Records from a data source
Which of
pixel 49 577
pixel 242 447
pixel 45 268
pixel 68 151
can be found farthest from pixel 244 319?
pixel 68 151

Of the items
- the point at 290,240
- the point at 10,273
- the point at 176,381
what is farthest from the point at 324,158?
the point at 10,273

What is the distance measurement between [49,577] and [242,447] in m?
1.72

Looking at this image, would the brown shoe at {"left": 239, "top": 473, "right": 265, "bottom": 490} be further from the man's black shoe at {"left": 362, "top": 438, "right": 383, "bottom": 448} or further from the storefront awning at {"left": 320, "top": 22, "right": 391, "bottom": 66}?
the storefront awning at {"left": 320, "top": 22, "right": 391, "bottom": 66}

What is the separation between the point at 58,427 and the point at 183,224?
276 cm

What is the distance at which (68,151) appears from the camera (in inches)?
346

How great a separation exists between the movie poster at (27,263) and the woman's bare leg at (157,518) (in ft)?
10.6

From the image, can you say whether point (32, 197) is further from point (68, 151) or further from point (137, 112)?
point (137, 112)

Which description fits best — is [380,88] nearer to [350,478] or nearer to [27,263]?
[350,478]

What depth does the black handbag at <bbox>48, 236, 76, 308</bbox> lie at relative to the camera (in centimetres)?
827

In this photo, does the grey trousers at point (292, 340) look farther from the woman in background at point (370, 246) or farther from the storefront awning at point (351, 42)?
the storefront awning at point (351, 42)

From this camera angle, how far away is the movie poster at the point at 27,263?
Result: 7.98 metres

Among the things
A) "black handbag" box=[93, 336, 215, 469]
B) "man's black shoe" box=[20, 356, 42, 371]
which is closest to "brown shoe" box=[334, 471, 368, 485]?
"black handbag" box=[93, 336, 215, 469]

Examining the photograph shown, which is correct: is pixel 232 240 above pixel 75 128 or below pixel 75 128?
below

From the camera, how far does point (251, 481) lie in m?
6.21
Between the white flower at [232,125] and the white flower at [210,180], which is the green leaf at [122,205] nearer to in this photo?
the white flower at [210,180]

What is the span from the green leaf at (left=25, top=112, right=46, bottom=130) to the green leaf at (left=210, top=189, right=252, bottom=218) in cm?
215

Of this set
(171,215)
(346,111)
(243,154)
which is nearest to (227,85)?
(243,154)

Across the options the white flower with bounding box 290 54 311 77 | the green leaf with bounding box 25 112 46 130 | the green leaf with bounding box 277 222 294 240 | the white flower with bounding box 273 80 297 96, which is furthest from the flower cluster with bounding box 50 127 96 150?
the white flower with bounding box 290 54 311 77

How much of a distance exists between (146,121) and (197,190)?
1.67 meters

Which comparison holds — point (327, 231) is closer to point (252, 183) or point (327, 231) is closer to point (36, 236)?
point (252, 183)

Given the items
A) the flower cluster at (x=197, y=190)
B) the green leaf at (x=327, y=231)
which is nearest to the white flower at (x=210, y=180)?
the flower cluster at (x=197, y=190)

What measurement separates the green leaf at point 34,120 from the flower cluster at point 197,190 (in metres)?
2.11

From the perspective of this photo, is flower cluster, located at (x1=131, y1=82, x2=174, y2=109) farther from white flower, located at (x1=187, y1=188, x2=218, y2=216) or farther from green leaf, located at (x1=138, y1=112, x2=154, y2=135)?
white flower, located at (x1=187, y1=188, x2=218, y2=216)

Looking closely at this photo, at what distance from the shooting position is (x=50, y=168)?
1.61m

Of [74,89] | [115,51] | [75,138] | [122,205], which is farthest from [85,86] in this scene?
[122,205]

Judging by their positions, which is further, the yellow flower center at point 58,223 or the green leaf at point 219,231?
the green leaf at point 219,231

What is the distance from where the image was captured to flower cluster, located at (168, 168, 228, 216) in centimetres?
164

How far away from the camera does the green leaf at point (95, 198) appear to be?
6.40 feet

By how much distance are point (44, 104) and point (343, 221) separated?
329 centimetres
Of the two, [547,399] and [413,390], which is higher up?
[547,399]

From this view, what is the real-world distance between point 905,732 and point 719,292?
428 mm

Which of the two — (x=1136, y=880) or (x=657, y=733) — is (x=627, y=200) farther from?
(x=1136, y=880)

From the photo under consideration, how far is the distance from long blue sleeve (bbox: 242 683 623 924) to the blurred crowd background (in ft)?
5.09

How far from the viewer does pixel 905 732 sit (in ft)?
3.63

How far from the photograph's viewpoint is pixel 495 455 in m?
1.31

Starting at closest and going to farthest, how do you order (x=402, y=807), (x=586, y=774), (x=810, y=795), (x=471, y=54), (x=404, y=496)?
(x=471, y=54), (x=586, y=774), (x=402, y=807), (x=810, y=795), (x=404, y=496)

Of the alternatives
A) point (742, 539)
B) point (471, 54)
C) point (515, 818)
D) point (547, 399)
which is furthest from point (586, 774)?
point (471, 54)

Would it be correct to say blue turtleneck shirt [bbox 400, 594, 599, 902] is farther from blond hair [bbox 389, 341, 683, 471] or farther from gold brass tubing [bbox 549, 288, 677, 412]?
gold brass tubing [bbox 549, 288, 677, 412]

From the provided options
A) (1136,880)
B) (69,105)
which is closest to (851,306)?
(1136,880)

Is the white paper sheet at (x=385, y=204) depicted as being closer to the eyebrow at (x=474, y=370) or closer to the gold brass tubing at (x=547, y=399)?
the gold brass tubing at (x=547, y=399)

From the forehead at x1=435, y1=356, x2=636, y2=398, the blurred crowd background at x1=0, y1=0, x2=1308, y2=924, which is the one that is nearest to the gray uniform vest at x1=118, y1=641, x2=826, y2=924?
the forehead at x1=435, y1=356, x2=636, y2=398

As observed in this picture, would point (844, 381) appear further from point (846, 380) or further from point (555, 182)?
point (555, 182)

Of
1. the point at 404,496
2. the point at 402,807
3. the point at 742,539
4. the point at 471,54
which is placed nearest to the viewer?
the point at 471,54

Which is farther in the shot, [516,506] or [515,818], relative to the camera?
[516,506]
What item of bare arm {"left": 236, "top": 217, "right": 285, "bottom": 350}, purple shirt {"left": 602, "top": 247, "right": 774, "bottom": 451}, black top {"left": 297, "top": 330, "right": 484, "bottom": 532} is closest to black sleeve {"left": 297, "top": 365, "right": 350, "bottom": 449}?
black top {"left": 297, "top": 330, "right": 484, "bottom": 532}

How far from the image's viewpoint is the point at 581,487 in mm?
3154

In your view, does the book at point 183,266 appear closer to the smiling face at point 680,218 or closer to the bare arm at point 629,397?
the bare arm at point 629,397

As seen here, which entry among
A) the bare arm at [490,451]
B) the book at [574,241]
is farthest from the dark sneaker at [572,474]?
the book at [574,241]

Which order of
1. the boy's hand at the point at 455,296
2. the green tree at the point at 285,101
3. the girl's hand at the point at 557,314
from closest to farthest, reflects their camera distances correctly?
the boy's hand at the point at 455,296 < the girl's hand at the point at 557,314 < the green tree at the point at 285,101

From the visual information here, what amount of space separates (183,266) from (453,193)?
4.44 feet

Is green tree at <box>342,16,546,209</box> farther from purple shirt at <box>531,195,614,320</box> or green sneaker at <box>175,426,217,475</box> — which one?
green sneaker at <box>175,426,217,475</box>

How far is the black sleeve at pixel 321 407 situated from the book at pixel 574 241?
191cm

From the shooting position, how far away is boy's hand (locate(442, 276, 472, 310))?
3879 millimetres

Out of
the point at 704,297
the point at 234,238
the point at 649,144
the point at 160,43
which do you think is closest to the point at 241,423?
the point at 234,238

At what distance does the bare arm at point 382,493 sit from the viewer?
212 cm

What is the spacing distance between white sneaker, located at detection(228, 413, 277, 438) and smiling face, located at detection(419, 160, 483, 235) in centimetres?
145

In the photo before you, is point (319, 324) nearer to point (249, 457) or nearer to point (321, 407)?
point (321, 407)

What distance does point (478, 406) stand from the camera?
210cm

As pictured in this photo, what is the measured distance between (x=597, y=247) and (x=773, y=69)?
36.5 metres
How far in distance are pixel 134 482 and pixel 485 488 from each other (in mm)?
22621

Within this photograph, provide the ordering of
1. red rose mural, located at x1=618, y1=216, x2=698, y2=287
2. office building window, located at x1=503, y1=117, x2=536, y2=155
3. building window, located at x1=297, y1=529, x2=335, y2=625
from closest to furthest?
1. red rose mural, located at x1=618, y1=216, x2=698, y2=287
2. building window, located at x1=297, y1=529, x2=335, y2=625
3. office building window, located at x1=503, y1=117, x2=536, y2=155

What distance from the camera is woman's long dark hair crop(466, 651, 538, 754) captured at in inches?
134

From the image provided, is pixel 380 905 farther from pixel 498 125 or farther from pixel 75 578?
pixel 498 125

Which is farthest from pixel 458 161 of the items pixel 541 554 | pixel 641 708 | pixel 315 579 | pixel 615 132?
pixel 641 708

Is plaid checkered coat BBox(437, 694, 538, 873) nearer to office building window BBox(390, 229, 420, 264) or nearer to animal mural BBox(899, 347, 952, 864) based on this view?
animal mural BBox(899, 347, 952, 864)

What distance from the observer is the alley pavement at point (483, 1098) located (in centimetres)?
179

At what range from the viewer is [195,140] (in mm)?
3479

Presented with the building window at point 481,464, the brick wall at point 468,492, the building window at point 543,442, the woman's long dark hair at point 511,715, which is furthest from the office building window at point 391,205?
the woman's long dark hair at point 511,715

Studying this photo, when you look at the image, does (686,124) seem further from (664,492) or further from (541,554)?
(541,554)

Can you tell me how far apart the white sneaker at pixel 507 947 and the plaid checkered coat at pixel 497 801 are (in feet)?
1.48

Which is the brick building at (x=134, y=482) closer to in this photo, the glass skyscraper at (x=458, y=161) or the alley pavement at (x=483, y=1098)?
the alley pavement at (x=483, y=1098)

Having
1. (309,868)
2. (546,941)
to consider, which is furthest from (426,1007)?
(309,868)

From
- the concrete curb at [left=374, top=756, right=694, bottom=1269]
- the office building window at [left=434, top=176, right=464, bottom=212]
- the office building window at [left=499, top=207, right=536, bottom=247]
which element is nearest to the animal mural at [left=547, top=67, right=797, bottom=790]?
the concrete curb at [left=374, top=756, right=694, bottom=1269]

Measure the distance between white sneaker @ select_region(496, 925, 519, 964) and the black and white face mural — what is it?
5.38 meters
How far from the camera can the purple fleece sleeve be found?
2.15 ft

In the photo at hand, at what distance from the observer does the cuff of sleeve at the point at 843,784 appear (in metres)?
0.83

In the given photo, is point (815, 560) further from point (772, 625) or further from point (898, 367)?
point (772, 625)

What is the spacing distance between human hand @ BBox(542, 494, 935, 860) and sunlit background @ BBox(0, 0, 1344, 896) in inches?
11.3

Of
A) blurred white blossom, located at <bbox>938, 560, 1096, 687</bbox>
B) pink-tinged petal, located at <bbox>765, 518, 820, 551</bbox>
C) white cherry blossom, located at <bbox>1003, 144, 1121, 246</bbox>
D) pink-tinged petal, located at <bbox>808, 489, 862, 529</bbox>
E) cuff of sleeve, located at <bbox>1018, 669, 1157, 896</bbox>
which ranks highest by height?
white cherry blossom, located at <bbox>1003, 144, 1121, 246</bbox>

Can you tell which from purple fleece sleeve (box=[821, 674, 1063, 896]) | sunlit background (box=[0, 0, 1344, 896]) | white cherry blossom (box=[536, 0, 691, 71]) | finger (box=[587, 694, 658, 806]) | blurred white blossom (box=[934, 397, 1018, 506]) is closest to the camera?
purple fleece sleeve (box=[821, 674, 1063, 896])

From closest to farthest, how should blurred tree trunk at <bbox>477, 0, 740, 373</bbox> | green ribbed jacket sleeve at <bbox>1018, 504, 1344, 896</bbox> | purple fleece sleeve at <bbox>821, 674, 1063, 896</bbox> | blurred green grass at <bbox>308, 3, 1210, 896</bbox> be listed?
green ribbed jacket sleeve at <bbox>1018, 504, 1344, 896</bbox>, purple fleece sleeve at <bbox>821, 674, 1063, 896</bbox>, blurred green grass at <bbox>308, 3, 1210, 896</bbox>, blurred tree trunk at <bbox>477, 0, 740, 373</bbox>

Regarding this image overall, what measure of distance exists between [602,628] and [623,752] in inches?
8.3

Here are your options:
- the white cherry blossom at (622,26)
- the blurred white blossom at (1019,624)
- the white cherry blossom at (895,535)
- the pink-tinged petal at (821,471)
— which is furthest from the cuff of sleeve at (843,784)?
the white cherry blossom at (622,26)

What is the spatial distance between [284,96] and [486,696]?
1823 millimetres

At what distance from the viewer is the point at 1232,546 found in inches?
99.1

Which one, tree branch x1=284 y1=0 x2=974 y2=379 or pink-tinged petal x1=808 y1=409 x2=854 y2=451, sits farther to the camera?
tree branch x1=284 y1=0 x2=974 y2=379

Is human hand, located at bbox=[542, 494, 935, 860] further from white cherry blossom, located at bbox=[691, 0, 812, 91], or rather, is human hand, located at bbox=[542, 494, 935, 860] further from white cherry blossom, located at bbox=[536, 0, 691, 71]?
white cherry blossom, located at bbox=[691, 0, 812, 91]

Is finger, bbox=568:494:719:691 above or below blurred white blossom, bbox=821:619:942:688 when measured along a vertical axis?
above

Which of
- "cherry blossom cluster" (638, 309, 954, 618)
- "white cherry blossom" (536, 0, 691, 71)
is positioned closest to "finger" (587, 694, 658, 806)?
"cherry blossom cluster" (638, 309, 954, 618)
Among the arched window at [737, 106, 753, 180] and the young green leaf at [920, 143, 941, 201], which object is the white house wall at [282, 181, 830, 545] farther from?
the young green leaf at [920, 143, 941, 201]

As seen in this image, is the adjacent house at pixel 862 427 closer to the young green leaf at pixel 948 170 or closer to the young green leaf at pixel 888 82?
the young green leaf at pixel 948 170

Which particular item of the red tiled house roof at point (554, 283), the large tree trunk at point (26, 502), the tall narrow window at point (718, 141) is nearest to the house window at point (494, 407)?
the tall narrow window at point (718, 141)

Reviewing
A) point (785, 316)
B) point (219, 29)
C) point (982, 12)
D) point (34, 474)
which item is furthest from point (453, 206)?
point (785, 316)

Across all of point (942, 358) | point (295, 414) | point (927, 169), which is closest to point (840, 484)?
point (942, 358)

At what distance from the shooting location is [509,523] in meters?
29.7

(WRITTEN REQUEST): Set out exactly the run of lines that begins at the line holding "Among the arched" and ends at the last line of the data.

(RESULT OF THE EXERCISE):
Among the arched window at [737, 106, 753, 180] and the young green leaf at [920, 143, 941, 201], which object is the white house wall at [282, 181, 830, 545] farther from?
the young green leaf at [920, 143, 941, 201]

As seen in this image, is the adjacent house at pixel 862 427 closer to the young green leaf at pixel 948 170 or closer to the young green leaf at pixel 888 82?
the young green leaf at pixel 948 170

Which particular item of the red tiled house roof at point (554, 283), the large tree trunk at point (26, 502), the tall narrow window at point (718, 141) is nearest to the house window at point (494, 407)?
the tall narrow window at point (718, 141)

Reviewing
A) point (785, 316)
B) point (219, 29)
C) point (982, 12)
D) point (34, 474)
which item is furthest from point (453, 206)?
point (785, 316)

Across all of point (942, 358) | point (295, 414) | point (927, 169), which is closest to point (840, 484)?
point (942, 358)

At what distance from the shooting location is [509,523] in meters?
29.7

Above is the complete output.